The Court indicated that these factors are not exclusive and are intended to be flexibly applied. As a practical matter, vocational rehabilitation should be considered in any case where it is apparent that the petitioner will be unable to return to their original job.

A determination must be made whether “successful vocational rehabilitation” means job placement or claims resolution.
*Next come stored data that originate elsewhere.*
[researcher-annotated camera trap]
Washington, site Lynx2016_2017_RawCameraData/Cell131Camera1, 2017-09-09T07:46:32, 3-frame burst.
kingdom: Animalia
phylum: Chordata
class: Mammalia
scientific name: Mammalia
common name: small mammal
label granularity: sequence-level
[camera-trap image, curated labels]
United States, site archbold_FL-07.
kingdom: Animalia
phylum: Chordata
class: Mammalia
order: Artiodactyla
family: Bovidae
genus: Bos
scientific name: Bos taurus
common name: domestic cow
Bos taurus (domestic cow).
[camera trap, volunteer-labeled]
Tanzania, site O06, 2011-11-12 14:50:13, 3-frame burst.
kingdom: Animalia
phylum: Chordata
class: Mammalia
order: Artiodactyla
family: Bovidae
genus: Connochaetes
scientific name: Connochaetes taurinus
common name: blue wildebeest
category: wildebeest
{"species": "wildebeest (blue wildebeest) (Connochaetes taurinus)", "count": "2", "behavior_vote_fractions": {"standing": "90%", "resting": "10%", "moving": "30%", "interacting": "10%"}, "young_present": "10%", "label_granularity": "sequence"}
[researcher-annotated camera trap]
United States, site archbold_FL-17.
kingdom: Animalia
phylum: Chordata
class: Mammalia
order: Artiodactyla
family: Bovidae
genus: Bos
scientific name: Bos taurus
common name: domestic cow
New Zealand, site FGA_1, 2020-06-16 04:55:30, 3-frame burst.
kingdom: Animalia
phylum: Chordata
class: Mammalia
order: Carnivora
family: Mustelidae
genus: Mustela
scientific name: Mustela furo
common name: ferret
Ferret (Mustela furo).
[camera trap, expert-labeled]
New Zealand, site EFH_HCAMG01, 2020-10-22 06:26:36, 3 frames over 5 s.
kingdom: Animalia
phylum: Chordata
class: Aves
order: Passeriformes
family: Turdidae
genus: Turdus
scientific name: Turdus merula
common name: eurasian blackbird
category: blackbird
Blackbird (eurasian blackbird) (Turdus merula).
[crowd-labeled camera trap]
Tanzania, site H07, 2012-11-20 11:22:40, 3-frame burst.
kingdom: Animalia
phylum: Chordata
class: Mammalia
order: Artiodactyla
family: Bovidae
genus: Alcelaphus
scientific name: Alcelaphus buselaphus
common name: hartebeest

This is especially important when the petitioner claims a “failed job search,” at which point the burden of proof has shifted to the employer to show that there is indeed a reasonably stable market for jobs in the geographic location the petitioner resides within their physical abilities as well as within their age, experience and education.

Where vocational rehabilitation is unavoidable, consider the following:

  1. A determination if the petitioner will have permanent restrictions that will prohibit him or her from returning to their original job.
  2. Can the employer provide a “real” job within the medical restrictions to the petitioner at or near their pre-injury wage
  3. Extend a fair and perhaps slightly generous offer to the petitioner to avoid vocational rehabilitation costs and expedite settlement
  4. Retain a vocational specialist for purposes of performing a labor market survey
  5. Transmit the labor market survey to the petitioner’s attorney and make a lump sum offer based on the labor market survey conclusions
  6. Enhanced vocational rehabilitation (where necessary), which could include:

a)   assisting the petitioner in the preparation of resumes and with interviewing skills;

b)   educating the petitioner with respect to job search strategies and provide the petitioner with potential job leads;

c)   where appropriate, perform testing to determine petitioner’s capabilities and job skills for use in a transferrable job skills analysis;

d)   regular meetings with the petitioner (often weekly) to review their efforts and provide assignments for the future; and

e)   if absolutely necessary, identify an occupation to which the petitioner is otherwise capable and interested in and determine the cost associated with re-training or even junior college

   7. Document non-cooperation and, where appropriate, suspend maintenance benefits

Returning a petitioner to work in any capacity upon completion of medical treatment is essential to reducing overall exposure in a workers’ compensation case. In light of recent decisions favoring wage differential awards over other permanency determinations, returning the petitioner to work in a position earning as close to their pre-injury wages as possible becomes even more important. The successful use of a vocational rehabilitation program and counselor can significantly affect the likelihood of that return to work and therefore result in a significant savings in the claim.


  1. The respondent is required to prepare a vocational assessment after it appears an individual is unable to return to their regular job and/or has been off work 365 days.
  2. The assessment required by Section 9110.10 of the Act is to be done at the request of and by the vocational counselor chosen by the respondent, not the petitioner. However, be prepared because in this author’s experience petitioner’s counsel will want to fight you on this issue.
  3. Vocational rehabilitation and/or the threat of vocational rehabilitation coupled with an offer under the “carrot and stick” approach can be successfully used to minimize costs and expedite resolution.